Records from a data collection
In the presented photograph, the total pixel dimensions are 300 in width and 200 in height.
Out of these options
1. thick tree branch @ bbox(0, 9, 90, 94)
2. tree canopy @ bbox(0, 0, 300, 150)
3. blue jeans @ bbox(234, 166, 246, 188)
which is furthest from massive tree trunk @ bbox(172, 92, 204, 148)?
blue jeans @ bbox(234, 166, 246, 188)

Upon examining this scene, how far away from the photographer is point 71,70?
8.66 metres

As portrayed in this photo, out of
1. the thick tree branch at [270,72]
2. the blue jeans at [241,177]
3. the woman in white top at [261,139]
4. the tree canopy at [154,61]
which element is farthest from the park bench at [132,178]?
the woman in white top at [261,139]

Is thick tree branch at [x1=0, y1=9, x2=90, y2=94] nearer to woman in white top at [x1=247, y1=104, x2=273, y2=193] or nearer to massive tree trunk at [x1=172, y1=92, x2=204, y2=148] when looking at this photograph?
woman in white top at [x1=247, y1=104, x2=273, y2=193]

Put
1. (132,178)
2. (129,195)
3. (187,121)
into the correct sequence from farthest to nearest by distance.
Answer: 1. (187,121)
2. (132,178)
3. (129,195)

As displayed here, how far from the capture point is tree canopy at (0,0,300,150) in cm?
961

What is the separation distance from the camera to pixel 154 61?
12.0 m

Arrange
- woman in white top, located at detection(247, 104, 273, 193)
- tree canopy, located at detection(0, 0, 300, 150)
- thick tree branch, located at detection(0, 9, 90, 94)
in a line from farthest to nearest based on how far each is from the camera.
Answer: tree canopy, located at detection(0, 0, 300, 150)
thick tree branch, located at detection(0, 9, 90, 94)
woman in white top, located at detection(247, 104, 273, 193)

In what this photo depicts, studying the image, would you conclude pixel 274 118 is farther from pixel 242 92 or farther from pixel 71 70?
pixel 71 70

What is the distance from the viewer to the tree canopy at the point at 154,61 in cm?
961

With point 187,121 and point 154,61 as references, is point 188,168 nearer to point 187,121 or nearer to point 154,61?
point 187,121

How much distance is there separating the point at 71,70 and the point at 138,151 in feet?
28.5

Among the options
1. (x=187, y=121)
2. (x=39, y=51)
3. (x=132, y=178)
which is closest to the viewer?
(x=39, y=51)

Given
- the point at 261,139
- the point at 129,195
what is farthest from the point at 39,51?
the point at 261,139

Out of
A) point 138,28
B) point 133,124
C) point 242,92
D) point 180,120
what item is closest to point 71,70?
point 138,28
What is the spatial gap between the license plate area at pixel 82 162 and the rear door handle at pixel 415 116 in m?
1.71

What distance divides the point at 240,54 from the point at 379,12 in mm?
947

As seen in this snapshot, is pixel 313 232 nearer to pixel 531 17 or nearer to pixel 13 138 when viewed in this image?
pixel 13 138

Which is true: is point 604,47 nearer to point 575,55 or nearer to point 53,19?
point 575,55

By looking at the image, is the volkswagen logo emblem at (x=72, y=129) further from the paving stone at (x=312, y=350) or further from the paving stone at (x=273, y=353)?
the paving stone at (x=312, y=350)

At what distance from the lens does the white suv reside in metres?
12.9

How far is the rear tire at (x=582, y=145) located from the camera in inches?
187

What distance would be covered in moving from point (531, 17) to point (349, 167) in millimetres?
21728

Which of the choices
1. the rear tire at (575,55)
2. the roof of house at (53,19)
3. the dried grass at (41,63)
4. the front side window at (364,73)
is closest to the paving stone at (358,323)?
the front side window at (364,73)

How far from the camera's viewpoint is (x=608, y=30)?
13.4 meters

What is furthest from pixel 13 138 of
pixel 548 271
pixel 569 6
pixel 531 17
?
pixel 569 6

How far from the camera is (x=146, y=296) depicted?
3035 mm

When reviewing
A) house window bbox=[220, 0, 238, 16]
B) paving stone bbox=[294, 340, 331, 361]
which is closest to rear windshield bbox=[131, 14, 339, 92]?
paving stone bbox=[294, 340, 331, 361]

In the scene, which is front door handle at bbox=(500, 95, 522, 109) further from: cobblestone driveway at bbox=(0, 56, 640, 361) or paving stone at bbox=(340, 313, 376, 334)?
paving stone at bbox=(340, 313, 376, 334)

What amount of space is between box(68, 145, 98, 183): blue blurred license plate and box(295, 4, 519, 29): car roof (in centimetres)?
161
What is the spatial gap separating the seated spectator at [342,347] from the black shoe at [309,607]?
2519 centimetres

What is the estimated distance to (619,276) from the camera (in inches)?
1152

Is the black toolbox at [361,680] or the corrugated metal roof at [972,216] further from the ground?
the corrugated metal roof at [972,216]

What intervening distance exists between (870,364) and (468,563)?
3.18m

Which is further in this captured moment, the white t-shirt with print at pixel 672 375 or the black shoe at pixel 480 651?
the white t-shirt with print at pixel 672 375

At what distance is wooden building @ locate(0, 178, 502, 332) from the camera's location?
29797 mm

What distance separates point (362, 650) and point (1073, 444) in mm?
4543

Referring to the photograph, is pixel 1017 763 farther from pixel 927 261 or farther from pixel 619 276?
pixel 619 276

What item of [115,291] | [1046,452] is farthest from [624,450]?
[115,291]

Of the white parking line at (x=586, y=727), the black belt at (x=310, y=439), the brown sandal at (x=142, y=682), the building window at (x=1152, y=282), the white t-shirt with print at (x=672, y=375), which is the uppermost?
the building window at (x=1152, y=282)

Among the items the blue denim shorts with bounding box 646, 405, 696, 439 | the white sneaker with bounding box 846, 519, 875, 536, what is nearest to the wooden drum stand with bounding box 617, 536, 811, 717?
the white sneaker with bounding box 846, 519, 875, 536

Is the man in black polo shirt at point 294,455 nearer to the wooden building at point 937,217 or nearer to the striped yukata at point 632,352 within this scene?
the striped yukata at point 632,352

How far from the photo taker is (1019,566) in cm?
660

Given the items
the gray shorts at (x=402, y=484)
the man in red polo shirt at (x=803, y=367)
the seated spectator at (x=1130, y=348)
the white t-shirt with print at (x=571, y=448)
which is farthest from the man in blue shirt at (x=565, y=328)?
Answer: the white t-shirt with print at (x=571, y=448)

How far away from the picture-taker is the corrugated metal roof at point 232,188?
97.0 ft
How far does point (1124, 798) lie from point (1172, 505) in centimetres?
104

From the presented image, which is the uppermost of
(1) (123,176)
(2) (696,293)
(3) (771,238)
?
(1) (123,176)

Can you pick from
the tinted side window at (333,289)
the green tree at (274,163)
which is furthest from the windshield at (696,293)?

| GIVEN EXERCISE |
Lay out as a numbered list the part of the records above that opens with the line containing "Can you pick from" and runs through the last line of the records, skipping any blank lines.

| FULL ANSWER |
1. Can you pick from
2. the tinted side window at (333,289)
3. the green tree at (274,163)
4. which is furthest from the windshield at (696,293)?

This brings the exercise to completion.